2011’de başlayan özgürlük mücadelesi sonucu Suriye’de rejim güçlerinin kendi halkına başlattığı yok etme girişimi sonucu milyonlarca Suriyeli yurt dışına giderek, milyonlarcası da kendi topraklarında sığınmacı konumuna geldi.
Zaman içinde özgürlük mücadelesini bastıramayacağını anlayan Baas rejiminin İran ve Rusya’dan yardım istemesiyle bu ülkeler Suriye’ye yerleştiler. DAİŞ’İ kurduran ABD ve batı ülkeleri sözüm ona DAİŞ’le mücadele bahanesi ile PKK, PYD ve YPG ile işbirliği yaparak Suriye topraklarına yerleşti.

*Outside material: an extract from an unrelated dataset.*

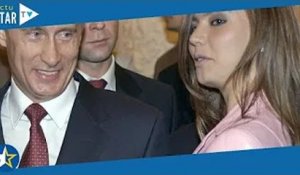 Vladimir Poutine en guerre : où cache-t-il sa compagne supposée Alina Kabaeva et leurs 4 enfants ?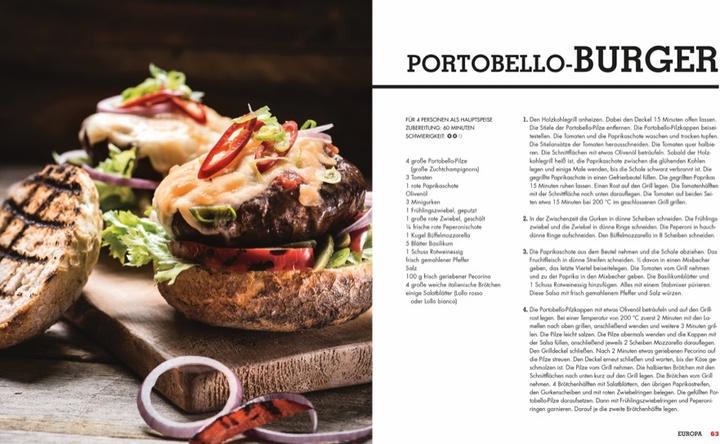 Image du produit Der Napoleon Grill-Kodex (Allemand, Carolin Friese, 2021)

ABD’nin Türkiye’nin güneyindeki Suriye topraklarında Irak’tan Akdeniz’e kadar uzanan bölgelerde Türkiye’nin güvenliği için büyük tehlike arz eden bir PKK devleti kurma girişimi üzerine Türkiye, Fırat Irmağının batısında Zeytin Dalı ve Fırat Kalkanı operasyonları ile Suriye topraklarında güvenli bir bölge oluşturdu. Her türlü masrafını karşıladığı bu bölgede Suriye’nin çatışmaların devam ettiği bir çok farklı bölgesinden canını kurtarmak için gelenler için burası güvenli bir barınak haline geldi.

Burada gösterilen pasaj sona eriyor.